Kartoffeln, Eier, Schalotte

Die rohen Kartoffeln werden geschält.

Kartoffeln geschält

Anschließend werden sie in bratkartoffeldicke Scheiben geschnitten.

Kartoffeln in Scheiben

In einer mikrowellengeeigneten Schüssel werden die Scheiben gut abgespült.

Kartoffelscheiben gewässert

Das Wasser wird wieder ausgeschüttet, die Scheiben bleiben aber feucht.

feuchte Kartoffelscheiben

Dann werden die Kartoffelscheiben abgedeckt.

Deckel drauf, aber nicht dicht

Die Schüssel kommt dann in die Mikrowelle.

ab in die Mikrowelle

4 Minuten bei voller Leistung bei der Menge der Kartoffeln.

4:00 Minuten

Die Dauer hängt stark von der Mikrowelle und der Menge der Kartoffeln ab. Nach dem Garen kann man aber testen und ggf. noch ein paar Sekunden hinzu geben.

In der Zeit, wo die Kartoffeln garen, wird die Schalotte klein gechnitten.

Schalotte geschnitten

Dann werden die Eier entleert.

4 Eier

Die Eier werden verkleppert und dann mit Salz, Pfeffer und nach weiteren Wünschen gewürzt.

Eier verkleppert, gesalzen und gepfeffert

Nun wird es Zeit, zwei Pfannen anzuheizen: die Eisenpfanne durchaus kräftig, die beschichtete geruhsamer.

Pfannen erhitzen

Etwas Öl kommt in die Pfanne, bevorzugt wird Rapsöl, aber auch Ölivenöl ist denkbar. Ich habe Erdnussöl genommen.

Öl in die Eisenpfanne

Die gegarten Kartoffelscheiben, durchaus noch heiß durch die Mikrowelle, werden verteilt.

Kartoffelscheiben anbraten

Auch hier wird mit Salz gewürzt. Aufpassen, dass die Kartoffelscheiben nicht verbrennen, sie sollen nur würzig und knusprig werden.

Gebräunte Kartoffelscheiben

Sind die Bratkartoffeln fast fertig, kommt die Schalotte dazu.

Schalotten hinzu

Die wird gut unter gemischt. Sind Speckwürfel im Haus, wäre auch für sie jetzt der richtige Zeitpunkt.

Bratkartoffeln fertig

In der beschichteten Pfanne schmilzt etwas Butter.

Butter schmelzen

Dort hinein kommt so viel von der Eiermasse, dass ein schönes Omelette entsteht.

Eiermasse einfüllen

Das Omelette wird nicht gewendet, es gilt, einfach nut abzuwarten, bis die Masse fast gar ist.

Omelette fast gar

Dann wird eine Hälfte mit den Bratkartoffeln belegt …
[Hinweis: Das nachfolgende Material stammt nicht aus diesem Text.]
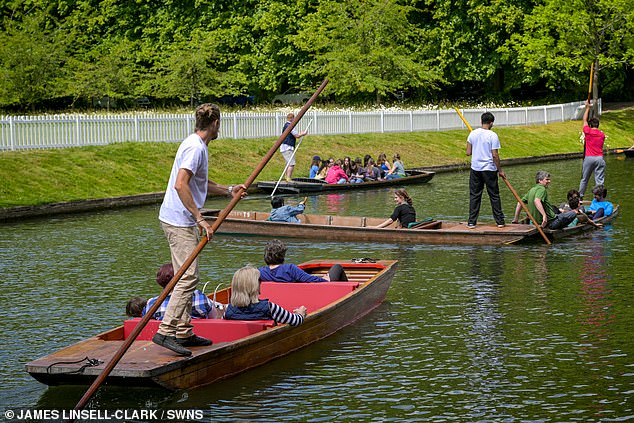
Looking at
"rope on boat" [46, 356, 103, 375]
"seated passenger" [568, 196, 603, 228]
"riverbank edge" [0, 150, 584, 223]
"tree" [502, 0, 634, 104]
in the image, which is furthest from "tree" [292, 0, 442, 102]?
"rope on boat" [46, 356, 103, 375]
Bratkartoffeln auf eine Hälfte

… und die andere Hälfte rübergeklappt.

Omelette umklappen

Wenn man, so wie ich, zu viele Bratkartoffeln auf das Omelette gegeben hat, wird das mit dem Umklappen schwierig. Deswegen hier der Tipp für alle, die trotzdem einen auf dicke Hose machen wollen: Gelingt das überklappen nicht so gut, versucht man, es zumindest so halbwegs hinzubekommen und dreht anschließend das ganze Ding von unten nach oben. Soo liegt die mussglückte Seite unten und alles ist schick. Sonst wäre das Bild auch nicht so schön geworden. ;-)

Omelette Bauer

So könnte man alles anrichten. Klassisch gehört wohl auch eine gefächerte saure Gurke dazu.

Und fertig ist das Omelette Bauér – Dinner formerly known as Bauernfrühstück.